Opinião
As boas e más notícias que emergem do segundo turno em 2024
O bolsonarismo foi derrotado na maioria das capitais onde encampou candidatos diretamente. Mas, apesar de não estar na cédula, o ex-capitão volta a ter protagonismo na política nacional


A principal boa notícia que emerge das urnas no 2º turno é a derrota do bolsonarismo na maioria das capitais onde encampou candidatos: Curitiba, Belo Horizonte, João Pessoa, Fortaleza, Belém do Pará, Manaus e Goiânia. Isso reflete, para uma boa parte do eleitorado, uma rejeição ao projeto extremista semelhante à que prevaleceu nas eleições presidenciais de 2022, quando Lula venceu Bolsonaro. É provável que a estratégia de frente ampla democrática ressurja em 2026, especialmente com a extrema-direita prometendo força, mesmo sem Bolsonaro nas urnas, que dificilmente reverterá sua inelegibilidade.

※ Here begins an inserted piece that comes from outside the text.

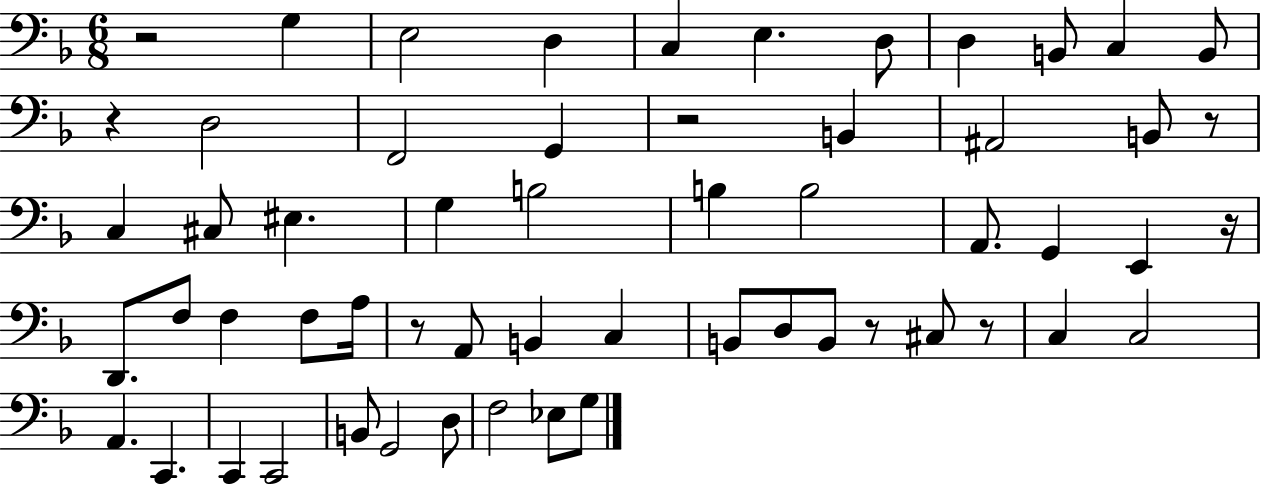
R/h G3/q E3/h D3/q C3/q E3/q. D3/e D3/q B2/e C3/q B2/e R/q D3/h F2/h G2/q R/h B2/q A#2/h B2/e R/e C3/q C#3/e EIS3/q. G3/q B3/h B3/q B3/h A2/e. G2/q E2/q R/s D2/e. F3/e F3/q F3/e A3/s R/e A2/e B2/q C3/q B2/e D3/e B2/e R/e C#3/e R/e C3/q C3/h A2/q. C2/q. C2/q C2/h B2/e G2/h D3/e F3/h Eb3/e G3/e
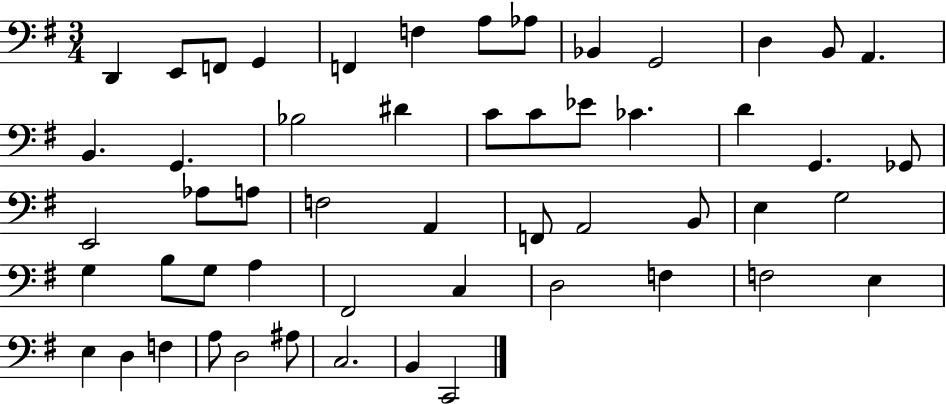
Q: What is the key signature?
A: G major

No entanto, apesar de não estar na cédula, a principal má notícia é que Bolsonaro volta a ter protagonismo na política nacional. Seu PL saiu das eleições como o partido mais votado do país, e seus candidatos radicais polarizaram boa parte dos confrontos no 2º turno. Além disso, partidos da direita tradicional se aliaram a Bolsonaro em capitais como Porto Alegre e São Paulo. Nesse último caso, fica claro que parte da elite política de direita prefere marchar ao lado da extrema-direita, ignorando o golpismo do 8 de Janeiro, a recusa em aceitar a derrota eleitoral em 2022 e a desastrosa gestão da pandemia.
As tentativas da grande mídia de desvincular Ricardo Nunes (São Paulo) e Sebastião Melo (Porto Alegre) da extrema-direita não se sustentarão diante da composição dos governos: em ambas as cidades, o PL tem planos de avançar sobre secretarias de educação, vistas como estratégicas para promover suas pautas morais e de valores. O avanço da extrema-direita nas prefeituras acende um sinal de alerta para as forças democráticas, que agora precisam focar tanto na eleição presidencial quanto na disputa das 54 vagas do Senado em 2026. Bolsonaro e seu grupo já sinalizaram que a prioridade é conquistar a maioria no Senado para eleger seu presidente, posição-chave para travar o Executivo e dificultar as medidas político-jurídicas que o STF vem impondo ao bolsonarismo.
É fundamental que a estratégia da frente ampla democrática evolua para a construção das chapas de senador, com partidos alinhados em lançar candidaturas e estabelecer alianças formais e informais para impedir que o bolsonarismo conquiste maioria no Senado.
Há também vitórias importantes para a esquerda, além dos resultados da frente ampla. A vitória em Fortaleza se destaca: não só marca o retorno do PT ao comando de uma capital, como sela o fim da carreira política de Ciro Gomes, que teve como último ato apoiar um candidato bolsonarista. Esse triunfo fortalece figuras como Camilo Santana como expoente da esquerda, ao lado de João Campos (eleito no 1º turno em Recife). Outras lideranças surgem com bons desempenhos, como Natália Bonavides e Lúdio Cabral, em Natal e Cuiabá, respectivamente.
Mas é Guilherme Boulos, deputado federal pelo PSOL, quem mais se destaca: novamente no 2º turno em São Paulo, ele conseguiu mais de 2 milhões de votos, enfrentando a máquina pública estadual e municipal e uma estratégia intensa de fake news. O ápice foi a declaração criminosa do governador Tarcísio de Freitas no dia da eleição, sugerindo, sem provas, uma suposta ligação entre Boulos e uma facção criminosa de São Paulo. O ato de Tarcísio reforça sua conexão com o bolsonarismo, apesar de parte da direita ainda apostar nele como um rosto para uma “renovada” direita democrática.
A acusação de Tarcísio, embora tenha afetado a eleição, não ofusca a mobilização cidadã que Boulos imprimiu à disputa em São Paulo, com sua “caravana da virada” e presença forte nas periferias. Esse tipo de mobilização é uma das estratégias que a esquerda tem para superar seus impasses, especialmente em um contexto onde a presença de Lula não é garantida.
O entusiasmo que Boulos despertou em São Paulo evidencia os desafios profundos do campo progressista, ainda carente de uma conexão orgânica com setores como evangélicos e trabalhadores informais, e que continua sem compreender totalmente o papel das redes sociais, não apenas nas campanhas, mas na vida das pessoas. A combinação de mobilização intensa e ação territorial que Boulos representa é um ponto de partida essencial para um novo ciclo político à esquerda.
Este texto não representa, necessariamente, a opinião de CartaCapital.